[opus] [PATCH] Refactor silk_LPC_analysis_filter() & Optimize celt_fir_permit_overflow() for ARM NEON

Linfeng Zhang linfengz at google.com
Wed Mar 1 18:49:48 UTC 2017

> I believe the solution would be to always have either:
> 1) USE_CELT_FIR=1 and use ovflw() macros in the xcorr code; or
> 2) USE_CELT_FIR=0 and no ovflw() in the xcorr code

I prefer to create a function named silk_fir() with optimization to do the
calculation when USE_CELT_FIR=0.

xcorr_kernel() itself is great and provides many gains. The only issue is
that calling it in a for loop makes it less efficient.

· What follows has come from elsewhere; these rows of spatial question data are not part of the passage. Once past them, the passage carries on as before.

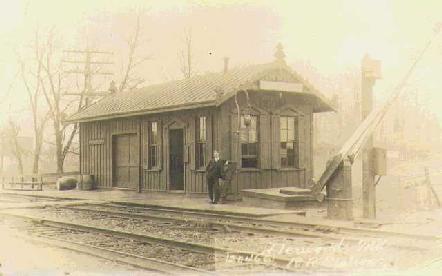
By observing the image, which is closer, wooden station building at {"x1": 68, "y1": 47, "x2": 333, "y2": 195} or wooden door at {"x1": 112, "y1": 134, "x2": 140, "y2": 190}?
wooden station building at {"x1": 68, "y1": 47, "x2": 333, "y2": 195}

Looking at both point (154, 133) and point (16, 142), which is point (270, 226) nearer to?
point (154, 133)

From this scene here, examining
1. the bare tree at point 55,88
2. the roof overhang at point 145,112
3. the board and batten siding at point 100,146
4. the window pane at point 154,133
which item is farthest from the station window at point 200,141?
the bare tree at point 55,88

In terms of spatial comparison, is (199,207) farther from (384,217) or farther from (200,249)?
(200,249)

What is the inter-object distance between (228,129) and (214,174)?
165cm

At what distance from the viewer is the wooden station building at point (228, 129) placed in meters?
16.4

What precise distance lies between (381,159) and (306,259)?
4225 millimetres

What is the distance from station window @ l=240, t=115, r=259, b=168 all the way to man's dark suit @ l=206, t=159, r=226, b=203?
1.43 metres

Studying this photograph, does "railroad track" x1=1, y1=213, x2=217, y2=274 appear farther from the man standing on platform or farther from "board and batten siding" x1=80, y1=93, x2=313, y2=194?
"board and batten siding" x1=80, y1=93, x2=313, y2=194

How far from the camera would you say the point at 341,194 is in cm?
1133

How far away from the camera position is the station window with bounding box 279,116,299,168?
17.5 metres

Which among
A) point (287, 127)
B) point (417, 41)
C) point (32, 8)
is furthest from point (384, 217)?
point (32, 8)

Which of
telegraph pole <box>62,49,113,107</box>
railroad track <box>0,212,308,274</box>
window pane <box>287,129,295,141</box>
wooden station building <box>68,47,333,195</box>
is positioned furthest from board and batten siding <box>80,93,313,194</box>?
telegraph pole <box>62,49,113,107</box>

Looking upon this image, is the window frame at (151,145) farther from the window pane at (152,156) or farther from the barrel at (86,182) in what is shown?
the barrel at (86,182)

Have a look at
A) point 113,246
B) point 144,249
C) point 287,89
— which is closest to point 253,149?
point 287,89
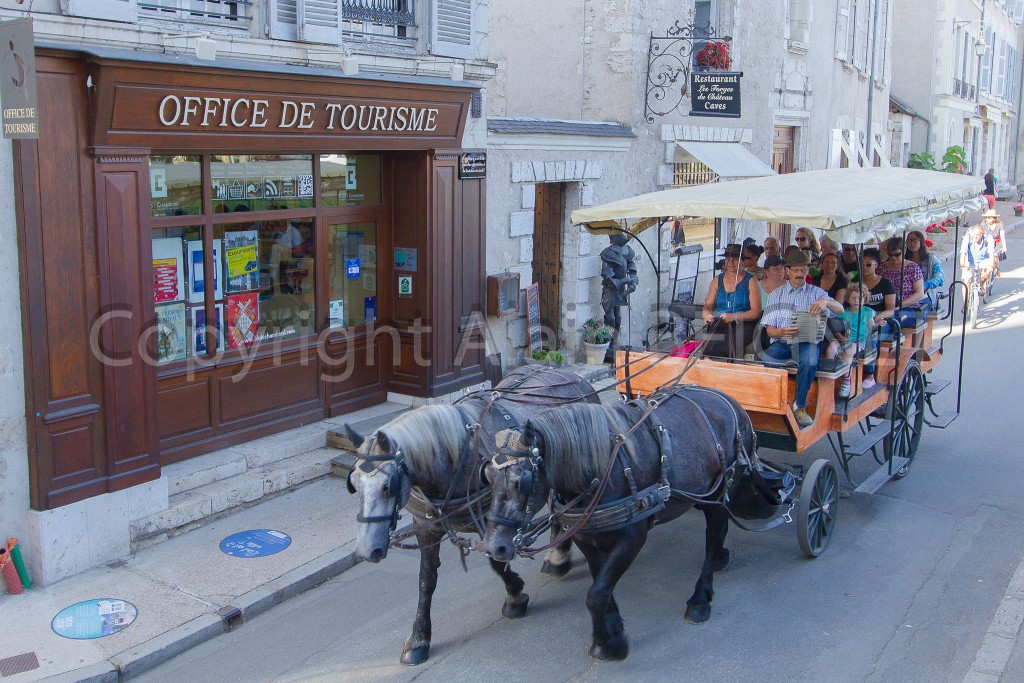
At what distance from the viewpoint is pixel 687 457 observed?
5.67 metres

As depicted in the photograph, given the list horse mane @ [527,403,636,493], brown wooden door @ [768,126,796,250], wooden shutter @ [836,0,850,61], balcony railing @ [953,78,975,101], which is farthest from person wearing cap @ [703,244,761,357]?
balcony railing @ [953,78,975,101]

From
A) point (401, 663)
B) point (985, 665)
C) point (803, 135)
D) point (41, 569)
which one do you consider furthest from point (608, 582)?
point (803, 135)

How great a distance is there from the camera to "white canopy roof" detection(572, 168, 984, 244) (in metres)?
6.28

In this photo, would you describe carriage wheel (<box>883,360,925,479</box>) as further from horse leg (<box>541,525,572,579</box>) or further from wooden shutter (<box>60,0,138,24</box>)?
wooden shutter (<box>60,0,138,24</box>)

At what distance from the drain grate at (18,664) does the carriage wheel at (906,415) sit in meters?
6.44

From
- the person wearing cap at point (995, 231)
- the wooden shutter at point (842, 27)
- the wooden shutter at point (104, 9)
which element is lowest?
the person wearing cap at point (995, 231)

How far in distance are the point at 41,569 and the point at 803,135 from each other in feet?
53.9

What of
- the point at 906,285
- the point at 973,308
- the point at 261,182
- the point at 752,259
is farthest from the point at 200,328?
the point at 973,308

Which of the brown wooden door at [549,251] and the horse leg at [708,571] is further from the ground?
the brown wooden door at [549,251]

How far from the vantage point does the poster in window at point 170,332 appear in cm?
742

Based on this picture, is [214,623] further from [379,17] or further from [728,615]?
[379,17]

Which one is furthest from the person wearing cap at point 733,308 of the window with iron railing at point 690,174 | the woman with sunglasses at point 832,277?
the window with iron railing at point 690,174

xcorr_kernel() is called in several functions including
celt_fir(), celt_pitch_xcorr() and celt_iir(). All these functions are not
heavy hitters.
silk_LPC_analysis_filter()'s CPU cycles are 6.8% with complexity 8 and 8.9%
with complexity 5 out of the whole encoder. It probably makes sense to have
a specific optimization to not calling xcorr_kernel() too many times to
save 1% to 1.5% CPU cycles here.

How do you think?


> We can then switch between the two cases at compile time. I think 2) is
> appropriate when we have --enable-assertions without --enable-check-asm,
> wheras 1) is appropriate the rest of the time. That way we can test for
> overflows in the CELT code, without preventing optimization of the SILK
> code.
> > Because of silk_LPC_analysis_filter(), celt_fir_permit_overflow() must
> > behave the same for both floating-point and fixed-point, and this is why
> > we defined ADD32_FIXED(), ..., PSHR32_FIXED() etc.
> I don't think you will need these anymore, but if you ever need
> fixed-point macros that remain integer for float compilation, then you
> should use the silk_*() fixed-point macros (and the code should be in
> silk/).
> > For the NEON optimization part, the previous celt_fir() optimization
> > calls xcorr_kernel(). We tested and found that calling
> > the xcorr_kernel() optimization didn't help too much here. The
> > optimization in the patch is about 1% faster than simply
> > calling xcorr_kernel() for the whole encoder. Considering the really
> > small size of the new optimization, it's better to not call
> > xcorr_kernel() to get 1% faster.
> It seems like the new Neon code does essentially the same thing as the
> existing xcorr_kernel(), so the two should remain shared to reduce
> maintenance burden and maximize speed. If you're able to come up with
> something faster than xcorr_kernel() (which apparently you have), then
> it seems like it should be usable by the other functions that currently
> use xcorr_kernel(). Or did I miss anything here?